Rear wing in a poor state after water ingress under the faulty taillight gasket
Sanded back the underlying rot and added a few layers of filler for the worst parts of the near side rear wing
Sanded back to smooth
Couple coats of primer - yellow fillter primer then a layer of white primer on top
Sanded back the white primer
Basecoat and clearcoat, much better than it was
More filler on the front part of the wing
Filler primer and white primer, sanded back
Basecoat and clearcoat
April 2023
Very little work done over winter, finished giving the off-side front wing a sand back and respray in April - it's not a great job, but the car now looks reasonable from a meter or so, if you look straight at it! Some before and after pics:
"Before" image of the front of the car. The front panel had been painted, but bonnet and wings in a poor state
Front wing filled, sanded, taped, primed, basecoat and clearcoat
"After" image of the front of the car, looking reasonable now
May-July 2023
The car had been having some unscheduled stops (losing power intermittently, and occasionally failing completely) and I couldn't find the cause. Ultimately it turned out to be a loose connection to the coil, now tightened - thank you Dad for the fix!

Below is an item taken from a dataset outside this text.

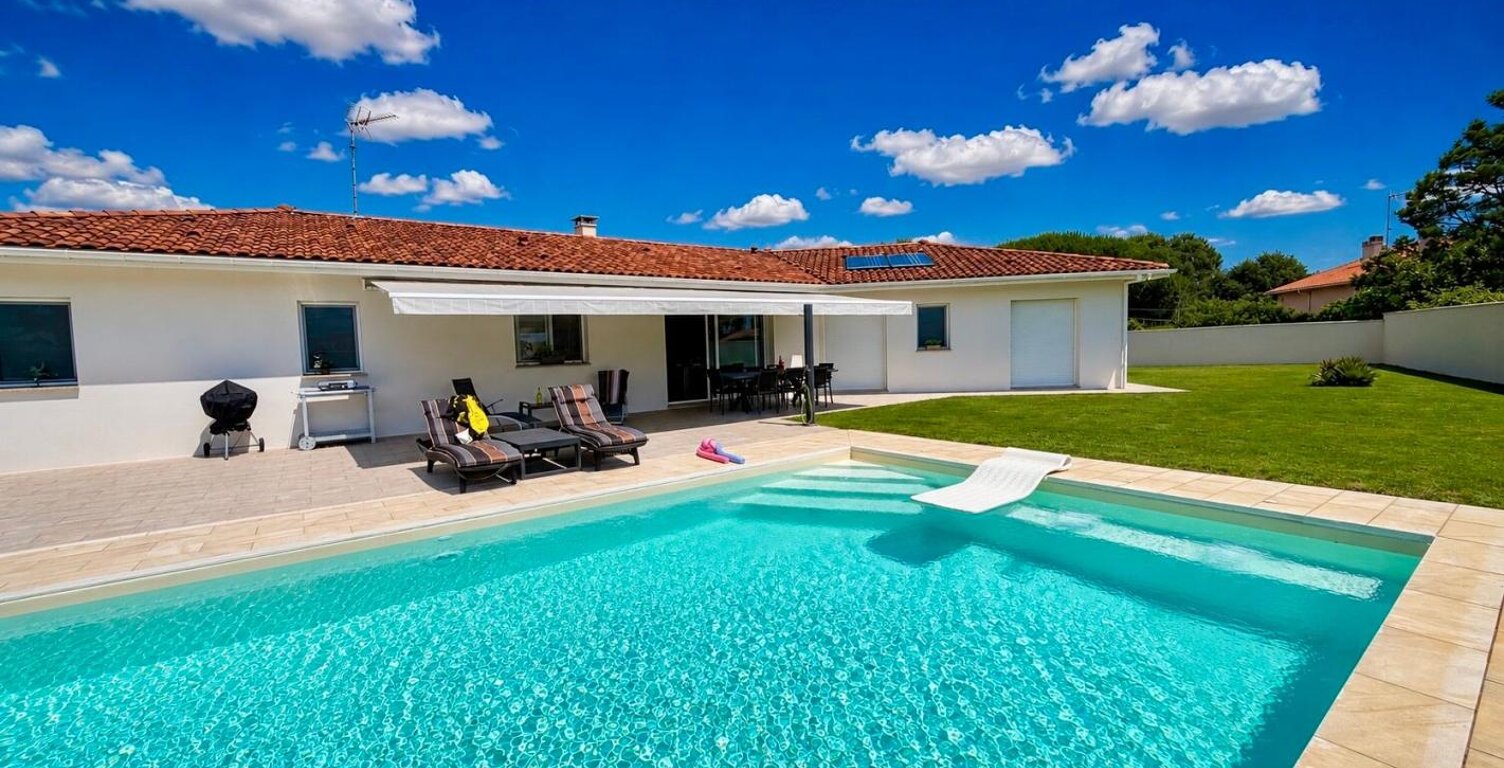 ✨ COUP DE CŒUR ASSURÉ ! Magnifique maison contemporaine avec piscine chauffée, prestations haut de gamme et environnement privilégié à deux pas de Dax  ☀️ — photo 1
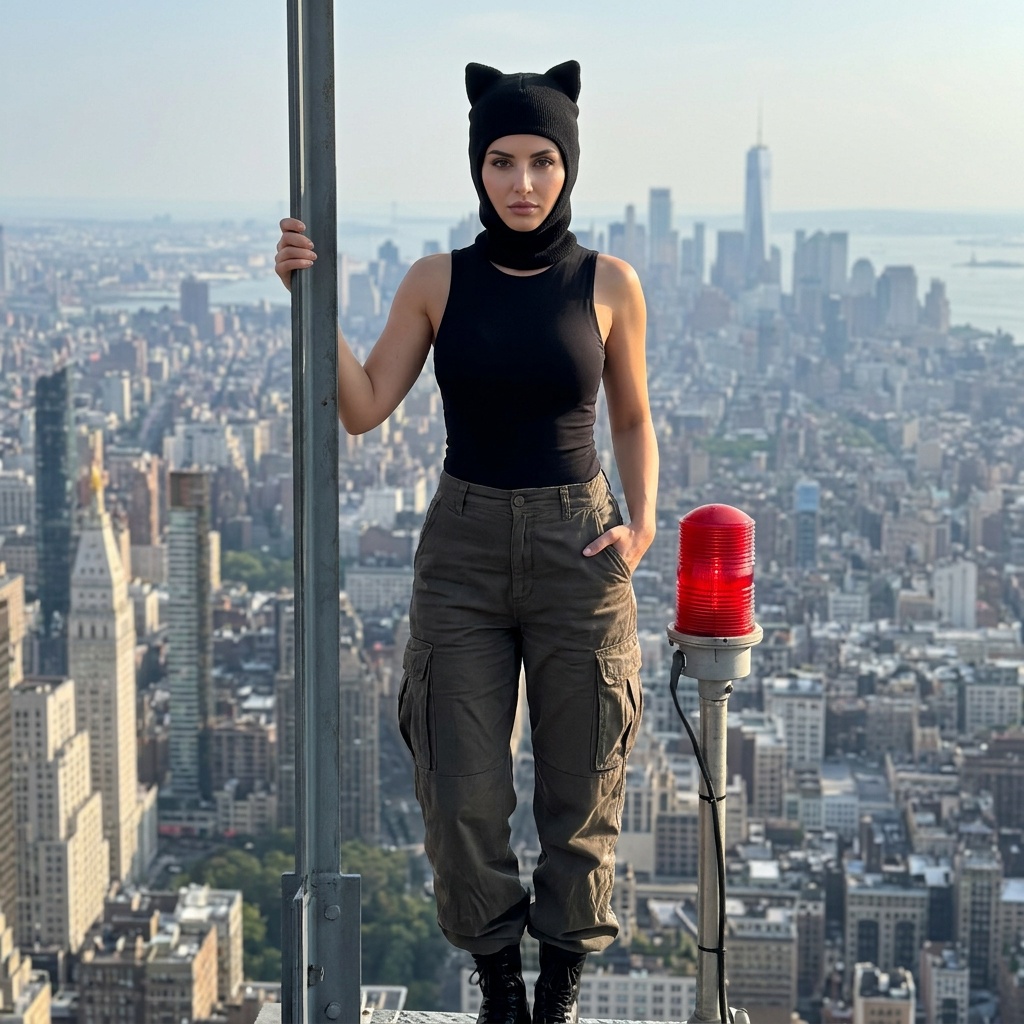 На вершине Empire State Building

Small jobs: One of the new spark plugs needed replacing, I've bought some new-old stock in case any of the others break. I've also fitted new rubbers to the engine tie-rod.
Top of the list of future jobs is to adjust the clutch cable linkage, replace the fuel filter, then back to the paintwork: driver's door, off-side rear wing and door sills. I'd like to readjust the mix as it's very rich right now.